Several genome-wide association studies (GWAS) have revealed the links between single nucleotide polymorphisms (SNPs) on chromosome 9p21 near the INK4/ARF locus and ASVD [58, 59], suggesting that chromosome 9p21.3 is correlated to the susceptibility of ASVD. Liu and his colleagues verified that the ASVD-associated SNPs at 9p21 can control INK4/ARF (cyclin-dependent kinase 4 inhibitor, INK4a; alternative reading frame, ARF) expression [60]. Circular ANRIL RNA (circular antisense noncoding RNA in the INK4 locus, cANRIL) is an antisense transcript from the INK4A/ARF locus [61]. SNPs on chromosome 9p21.3 near the INK4/ARF locus regulate INK4/ARF transcription through modulating ANRIL splicing and cANRIL production [40], indicating that the structure and expression of cANRIL species resulted from the alternative splicing in the process of INK4/ARF transcription. Jacobs and colleagues figured out that the INK4/ARF locus can be inhibited by Polycomb group (PcG) complexes [62]. As cANRIL can influence the PcG-mediated INK4/ARF silencing through recruiting PcG complexes [63-65], Burd and his colleagues speculated that modified cANRIL structure can result in changes in PcG-mediated INK4/ARF silencing and atherosclerosis susceptibility [40]. They also suggested that cANRIL expression may be a useful marker which is of pathogenic relevance to ASVD susceptibility [40].

6. Conclusion

CircRNAs are now a noticeable area in the field of RNA. It is clear that natural circRNAs are an abundant, diverse, stable, and conserved class of RNA molecules, representing a new type of regulatory noncoding RNA. Nevertheless, their biological roles are not yet clearly understood, as well as their localization and degradation. Recent researches have demonstrated that circRNAs can act as sponges to bind to miRNAs, regulate transcription, or affect gene expression, and we believe that there might be other functions remaining to be revealed. Recently, a circRNA database has been constructed (http://circnet.mbc.nctu.edu.tw/) [66]. This database provides tissue-specific circRNA expression profiles and circRNA-miRNA-gene regulatory networks [66].

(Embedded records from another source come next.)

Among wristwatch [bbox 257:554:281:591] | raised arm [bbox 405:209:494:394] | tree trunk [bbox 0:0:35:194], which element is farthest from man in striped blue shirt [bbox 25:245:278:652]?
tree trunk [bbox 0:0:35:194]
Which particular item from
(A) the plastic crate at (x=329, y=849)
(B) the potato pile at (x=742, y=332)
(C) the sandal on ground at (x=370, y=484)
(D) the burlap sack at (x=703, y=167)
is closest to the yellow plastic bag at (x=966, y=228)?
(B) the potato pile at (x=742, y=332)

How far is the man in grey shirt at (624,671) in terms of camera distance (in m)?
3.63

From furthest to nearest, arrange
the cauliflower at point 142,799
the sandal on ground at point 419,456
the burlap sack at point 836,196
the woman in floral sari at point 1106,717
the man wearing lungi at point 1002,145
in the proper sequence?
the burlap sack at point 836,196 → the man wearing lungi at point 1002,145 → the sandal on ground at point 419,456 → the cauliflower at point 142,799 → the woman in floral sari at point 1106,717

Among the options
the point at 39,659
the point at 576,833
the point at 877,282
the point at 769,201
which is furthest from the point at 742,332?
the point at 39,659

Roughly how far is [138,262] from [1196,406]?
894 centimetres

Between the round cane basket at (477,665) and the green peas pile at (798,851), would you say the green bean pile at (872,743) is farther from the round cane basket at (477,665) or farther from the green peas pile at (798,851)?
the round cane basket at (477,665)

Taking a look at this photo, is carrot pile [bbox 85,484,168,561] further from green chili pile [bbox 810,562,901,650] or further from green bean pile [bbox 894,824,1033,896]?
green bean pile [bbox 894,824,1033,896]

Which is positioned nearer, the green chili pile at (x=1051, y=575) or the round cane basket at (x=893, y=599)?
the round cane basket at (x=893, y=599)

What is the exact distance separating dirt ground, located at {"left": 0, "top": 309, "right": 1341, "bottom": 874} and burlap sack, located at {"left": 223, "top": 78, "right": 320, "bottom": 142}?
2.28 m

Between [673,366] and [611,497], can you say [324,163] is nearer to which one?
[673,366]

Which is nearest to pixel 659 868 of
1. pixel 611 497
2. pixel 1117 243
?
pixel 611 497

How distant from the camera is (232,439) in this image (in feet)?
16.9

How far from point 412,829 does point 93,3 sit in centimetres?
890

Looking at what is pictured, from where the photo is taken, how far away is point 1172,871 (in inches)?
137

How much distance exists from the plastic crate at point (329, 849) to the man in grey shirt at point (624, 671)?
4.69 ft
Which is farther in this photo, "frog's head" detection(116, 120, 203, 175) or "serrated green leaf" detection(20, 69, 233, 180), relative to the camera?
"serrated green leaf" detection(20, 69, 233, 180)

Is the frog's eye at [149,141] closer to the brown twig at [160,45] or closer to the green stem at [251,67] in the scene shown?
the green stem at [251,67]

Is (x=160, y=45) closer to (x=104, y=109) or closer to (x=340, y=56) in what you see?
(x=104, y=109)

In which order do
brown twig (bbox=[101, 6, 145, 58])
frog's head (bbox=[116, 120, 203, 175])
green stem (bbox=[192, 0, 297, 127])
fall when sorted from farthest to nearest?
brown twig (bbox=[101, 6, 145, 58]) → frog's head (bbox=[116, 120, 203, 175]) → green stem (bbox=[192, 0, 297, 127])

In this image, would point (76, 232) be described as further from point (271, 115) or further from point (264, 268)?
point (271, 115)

As is known to all, miRNAs regulate cardiac function through regulating the development, differentiation, proliferation, and apoptosis of cells during the progression of diseases [41, 67, 68]. Besides, abnormal expression of miRNA may induce cardiac fibrosis through targeting TGF-β, including miR-378, miR-122, miR-29, and miR-26 [69]. Moreover, one miRNA can have many target mRNA [42, 70], while one mRNA can be managed by several miRNAs [71]. In this review, we summarized recent studies on the interaction of circRNAs with others and the relationships between circRNAs and cardiovascular diseases, hinting that circRNAs play special regulating roles in the initiation and progression of related diseases. We noted two circRNAs, HRCR and Cdr1as, which could function as miRNA sponges in the cardiovascular diseases, indicating that some circRNAs may act as upstream regulators of miRNAs. As roles of many miRNAs in different cardiovascular diseases have been verified [72-75] and several circRNAs have been detected in the myocardium of humans and mice [43], we think more studies can be done in the future to figure out the link of circRNAs and miRNAs. Therefore, we speculate that circRNAs may serve as diagnostic or prognostic biomarkers of disease and have potential therapeutic values. However, more studies have to be done before we fully understand the biological and molecular mechanisms of circRNAs in the development of cardiovascular diseases. Perhaps in the future, circRNAs may have great potential in clinical diagnosis and treatment of disease. With the development of new technologies, more circRNAs will be detected as well as their new functions.